_Selected excerpt_.
━━━━━━━━━━━━━━━━

On Visualising Time

I was discussing mathematics with some friends last weekend.  One complained they were useless doing numerical calculations in their head, but good at complicated algebraic maths written on paper.  Another was the opposite, finding algebra impossible, but able to do long division in their head without any brow scrunching .  Which lead me to think whether representing quantities with number or symbols is even close to optimal.  To some autistic savants, numbers take on very different qualities.  3 might be green, furry and oval shaped, while 42 is red and narrow.  But somehow, by combining green,  furry and oval-shaped to red and narrow, another coloured shape forms, maybe brown and smooth, which in turn maps to 45.  Somehow, they are able to map numbers into another domain where mathematical operations are incredibly straightforward, which leads to seemingly extraordinary computational abilities. 

Haha, these silly humans still use digits!

"Ha-ha-ha, these silly humans still use digits!"

━━━━━━━━━━━━━━━━

_Data_.
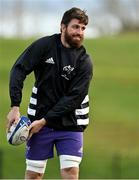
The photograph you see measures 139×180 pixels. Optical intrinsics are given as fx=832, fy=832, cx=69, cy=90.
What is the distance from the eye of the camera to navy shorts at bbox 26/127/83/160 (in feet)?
28.3

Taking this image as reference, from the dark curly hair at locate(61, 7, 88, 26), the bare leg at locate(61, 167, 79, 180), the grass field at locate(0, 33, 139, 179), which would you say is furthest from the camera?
the grass field at locate(0, 33, 139, 179)

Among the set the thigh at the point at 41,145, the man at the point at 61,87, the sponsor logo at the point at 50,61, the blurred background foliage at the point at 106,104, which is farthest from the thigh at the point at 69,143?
the blurred background foliage at the point at 106,104

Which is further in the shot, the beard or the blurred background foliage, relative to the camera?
the blurred background foliage

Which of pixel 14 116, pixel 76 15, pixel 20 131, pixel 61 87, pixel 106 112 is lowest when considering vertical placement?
pixel 106 112

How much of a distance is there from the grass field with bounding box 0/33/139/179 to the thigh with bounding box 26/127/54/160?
10921 millimetres

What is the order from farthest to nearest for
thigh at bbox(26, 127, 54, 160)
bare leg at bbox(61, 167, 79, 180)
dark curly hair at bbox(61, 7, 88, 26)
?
thigh at bbox(26, 127, 54, 160) < bare leg at bbox(61, 167, 79, 180) < dark curly hair at bbox(61, 7, 88, 26)

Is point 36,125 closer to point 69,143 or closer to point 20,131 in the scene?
point 20,131

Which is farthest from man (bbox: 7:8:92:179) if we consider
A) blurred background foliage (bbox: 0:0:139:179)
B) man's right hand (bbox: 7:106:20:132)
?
blurred background foliage (bbox: 0:0:139:179)

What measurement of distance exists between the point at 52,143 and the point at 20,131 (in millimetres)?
463

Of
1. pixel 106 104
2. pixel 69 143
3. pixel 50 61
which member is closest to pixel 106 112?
pixel 106 104

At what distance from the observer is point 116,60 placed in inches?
1623

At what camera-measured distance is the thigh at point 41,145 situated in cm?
871

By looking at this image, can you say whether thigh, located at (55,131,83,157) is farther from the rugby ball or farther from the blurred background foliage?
the blurred background foliage

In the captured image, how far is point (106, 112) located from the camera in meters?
32.8
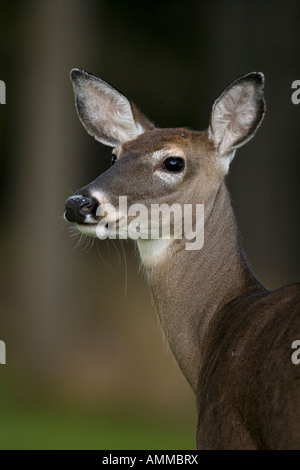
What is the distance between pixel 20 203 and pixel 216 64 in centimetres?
Result: 427

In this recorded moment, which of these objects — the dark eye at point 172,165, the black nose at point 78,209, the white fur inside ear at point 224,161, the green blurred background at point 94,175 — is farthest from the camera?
the green blurred background at point 94,175

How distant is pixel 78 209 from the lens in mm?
5469

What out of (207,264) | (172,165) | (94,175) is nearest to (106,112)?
(172,165)

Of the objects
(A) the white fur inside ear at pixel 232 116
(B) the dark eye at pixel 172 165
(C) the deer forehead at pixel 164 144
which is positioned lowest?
(B) the dark eye at pixel 172 165

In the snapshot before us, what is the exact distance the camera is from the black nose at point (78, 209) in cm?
546

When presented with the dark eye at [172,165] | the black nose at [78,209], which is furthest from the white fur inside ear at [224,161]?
the black nose at [78,209]

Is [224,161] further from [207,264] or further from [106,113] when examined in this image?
[106,113]

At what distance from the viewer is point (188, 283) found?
5906mm

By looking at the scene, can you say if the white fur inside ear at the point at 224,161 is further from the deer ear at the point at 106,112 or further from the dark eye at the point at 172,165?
the deer ear at the point at 106,112

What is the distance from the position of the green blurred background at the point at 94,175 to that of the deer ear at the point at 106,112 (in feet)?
16.7

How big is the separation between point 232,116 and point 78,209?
1.31 m
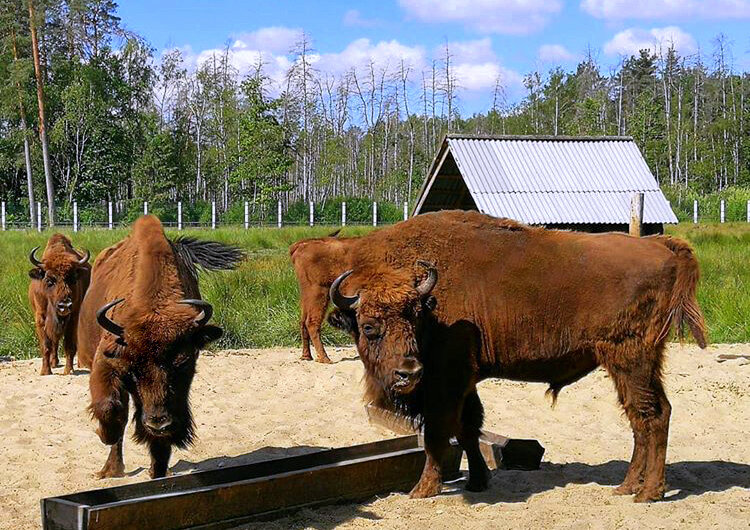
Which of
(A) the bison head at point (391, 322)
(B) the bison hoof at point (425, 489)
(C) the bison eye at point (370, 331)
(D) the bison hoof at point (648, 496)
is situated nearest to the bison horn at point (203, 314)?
(A) the bison head at point (391, 322)

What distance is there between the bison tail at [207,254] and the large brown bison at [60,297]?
342 centimetres

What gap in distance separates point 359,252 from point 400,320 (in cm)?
100

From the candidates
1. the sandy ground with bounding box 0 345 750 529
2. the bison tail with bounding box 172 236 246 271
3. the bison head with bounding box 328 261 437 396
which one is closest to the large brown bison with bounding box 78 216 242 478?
the bison tail with bounding box 172 236 246 271

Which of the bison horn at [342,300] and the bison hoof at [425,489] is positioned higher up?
the bison horn at [342,300]

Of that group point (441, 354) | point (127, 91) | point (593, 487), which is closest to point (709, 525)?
point (593, 487)

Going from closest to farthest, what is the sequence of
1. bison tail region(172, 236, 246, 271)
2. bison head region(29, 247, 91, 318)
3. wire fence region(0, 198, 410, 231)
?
bison tail region(172, 236, 246, 271) < bison head region(29, 247, 91, 318) < wire fence region(0, 198, 410, 231)

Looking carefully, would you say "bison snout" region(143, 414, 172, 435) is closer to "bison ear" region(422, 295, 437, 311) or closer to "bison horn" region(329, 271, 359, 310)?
"bison horn" region(329, 271, 359, 310)

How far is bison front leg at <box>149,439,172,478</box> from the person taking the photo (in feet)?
22.3

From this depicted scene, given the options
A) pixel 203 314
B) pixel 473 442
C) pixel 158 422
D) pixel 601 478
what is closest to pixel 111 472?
pixel 158 422

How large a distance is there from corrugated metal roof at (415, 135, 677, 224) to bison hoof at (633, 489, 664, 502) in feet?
49.6

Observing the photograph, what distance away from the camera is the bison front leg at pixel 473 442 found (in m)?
7.23

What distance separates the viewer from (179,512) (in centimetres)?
574

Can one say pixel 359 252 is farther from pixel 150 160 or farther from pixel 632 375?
pixel 150 160

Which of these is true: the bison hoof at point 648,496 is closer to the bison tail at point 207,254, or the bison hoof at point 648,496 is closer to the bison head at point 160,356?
the bison head at point 160,356
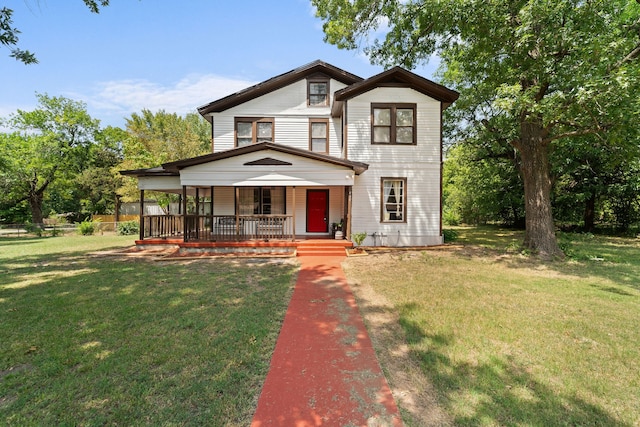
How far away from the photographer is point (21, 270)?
28.1 ft

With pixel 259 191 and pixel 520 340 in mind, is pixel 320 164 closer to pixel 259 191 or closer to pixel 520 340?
pixel 259 191

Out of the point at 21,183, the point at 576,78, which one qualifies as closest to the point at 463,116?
the point at 576,78

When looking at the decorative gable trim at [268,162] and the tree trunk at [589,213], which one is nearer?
the decorative gable trim at [268,162]

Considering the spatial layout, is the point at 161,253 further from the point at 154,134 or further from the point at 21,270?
the point at 154,134

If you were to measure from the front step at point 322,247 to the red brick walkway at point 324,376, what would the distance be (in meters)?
5.18

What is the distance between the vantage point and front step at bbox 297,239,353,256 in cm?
1066

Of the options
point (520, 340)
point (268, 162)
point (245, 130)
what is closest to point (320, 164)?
point (268, 162)

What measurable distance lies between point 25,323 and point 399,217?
11669 millimetres

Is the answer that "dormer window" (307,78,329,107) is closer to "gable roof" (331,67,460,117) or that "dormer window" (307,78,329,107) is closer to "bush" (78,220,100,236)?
"gable roof" (331,67,460,117)

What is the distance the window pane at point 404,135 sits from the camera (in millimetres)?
12523

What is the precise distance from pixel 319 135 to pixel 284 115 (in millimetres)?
1934

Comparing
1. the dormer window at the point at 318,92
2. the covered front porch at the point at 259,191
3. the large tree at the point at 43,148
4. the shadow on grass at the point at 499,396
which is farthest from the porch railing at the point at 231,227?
the large tree at the point at 43,148

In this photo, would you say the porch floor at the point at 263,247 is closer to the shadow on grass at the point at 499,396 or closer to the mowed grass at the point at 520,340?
the mowed grass at the point at 520,340

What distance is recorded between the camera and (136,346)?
3.91 m
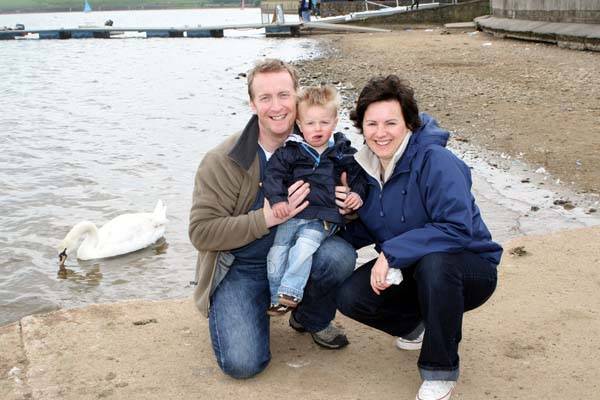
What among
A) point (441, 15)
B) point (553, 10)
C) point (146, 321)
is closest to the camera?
point (146, 321)

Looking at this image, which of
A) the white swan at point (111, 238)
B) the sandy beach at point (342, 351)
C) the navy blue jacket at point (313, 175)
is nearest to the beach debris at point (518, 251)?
the sandy beach at point (342, 351)

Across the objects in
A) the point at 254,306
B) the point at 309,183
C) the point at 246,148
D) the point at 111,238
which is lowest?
the point at 111,238

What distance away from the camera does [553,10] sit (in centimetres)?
2248

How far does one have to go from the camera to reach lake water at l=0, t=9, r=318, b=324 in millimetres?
6328

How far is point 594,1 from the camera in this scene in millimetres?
19281

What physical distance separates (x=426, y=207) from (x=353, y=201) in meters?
Result: 0.39

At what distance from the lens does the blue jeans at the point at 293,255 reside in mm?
3621

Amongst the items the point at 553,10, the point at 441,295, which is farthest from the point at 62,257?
the point at 553,10

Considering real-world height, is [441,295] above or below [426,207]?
below

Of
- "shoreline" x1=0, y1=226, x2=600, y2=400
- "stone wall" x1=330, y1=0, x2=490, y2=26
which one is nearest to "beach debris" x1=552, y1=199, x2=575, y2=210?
"shoreline" x1=0, y1=226, x2=600, y2=400

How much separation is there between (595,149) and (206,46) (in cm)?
3079

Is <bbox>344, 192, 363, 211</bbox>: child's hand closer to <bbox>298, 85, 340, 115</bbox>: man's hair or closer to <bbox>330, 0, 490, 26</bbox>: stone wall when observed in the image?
<bbox>298, 85, 340, 115</bbox>: man's hair

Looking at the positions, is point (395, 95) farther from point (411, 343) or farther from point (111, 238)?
point (111, 238)

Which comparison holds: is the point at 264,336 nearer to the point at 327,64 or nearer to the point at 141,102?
the point at 141,102
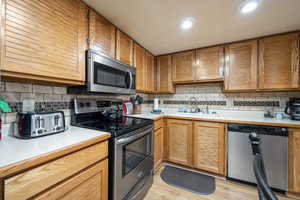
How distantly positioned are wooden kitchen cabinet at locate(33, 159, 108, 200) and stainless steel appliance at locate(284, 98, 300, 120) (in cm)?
243

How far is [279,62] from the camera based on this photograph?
5.99 ft

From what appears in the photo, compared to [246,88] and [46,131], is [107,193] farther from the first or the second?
[246,88]

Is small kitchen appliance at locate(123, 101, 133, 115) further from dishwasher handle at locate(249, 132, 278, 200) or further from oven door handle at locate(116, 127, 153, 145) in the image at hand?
dishwasher handle at locate(249, 132, 278, 200)

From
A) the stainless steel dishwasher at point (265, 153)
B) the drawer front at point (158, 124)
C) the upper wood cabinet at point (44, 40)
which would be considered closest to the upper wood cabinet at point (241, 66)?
the stainless steel dishwasher at point (265, 153)

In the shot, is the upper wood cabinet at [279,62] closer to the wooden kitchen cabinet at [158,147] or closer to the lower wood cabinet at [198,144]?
the lower wood cabinet at [198,144]

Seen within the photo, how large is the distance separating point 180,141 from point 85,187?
1577 mm

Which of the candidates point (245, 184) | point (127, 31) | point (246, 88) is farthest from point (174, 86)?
point (245, 184)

━━━━━━━━━━━━━━━━

_Work to complete_.
A) According to the essay on representing numbers, how might some autistic savants perceive the number 3?
B) Write a continuation of the essay on representing numbers, starting after its final line.
Nothing in the records is needed for this work.

_Replies_.
A) As green, furry and oval shaped.

B)
 I get the impression to standard way non-autistic people represent numbers is probably highly sub-optimal for doing easy calculations, and one of these days some aliens are going to discover us and our crazy numerical notation system and have a good laugh, like the robots in the old smash advertisements laughing at how we make mash potatoes.  Numbers are quite abstract and something we have difficult visualizing in our mind’s eye, particularly when trying to see them long-multiplied in our heads.  All this lead me to think about another abstract quantity, Time.   I am fascinated about how we visual it in our heads.  We know it moves in one direction, and between the time-lines in history school-texts and talk of it as a the fourth dimension in modern physics, it is often portrayed as a very linear concept.  Yet quantities like days and years, based on the circular motions of the planet,  can also give it a circular feel.  So clocks representing the hour of the day have been represented by a circle, but for some reason annual calendars are not.  I have always found this strange, because in my own head, the year is a flat ring.  When planning the year’s holidays on airlines websites or discussing project time lines in work, I don’t find calendars with group of weeks clumped into months an easy way of understanding dates and planning different events.  Listed below are the different time quantities, along with how I visualise them in my head.

Seconds – No fixed image, but they are a linear concept.  I tend to just count them like I do numbers.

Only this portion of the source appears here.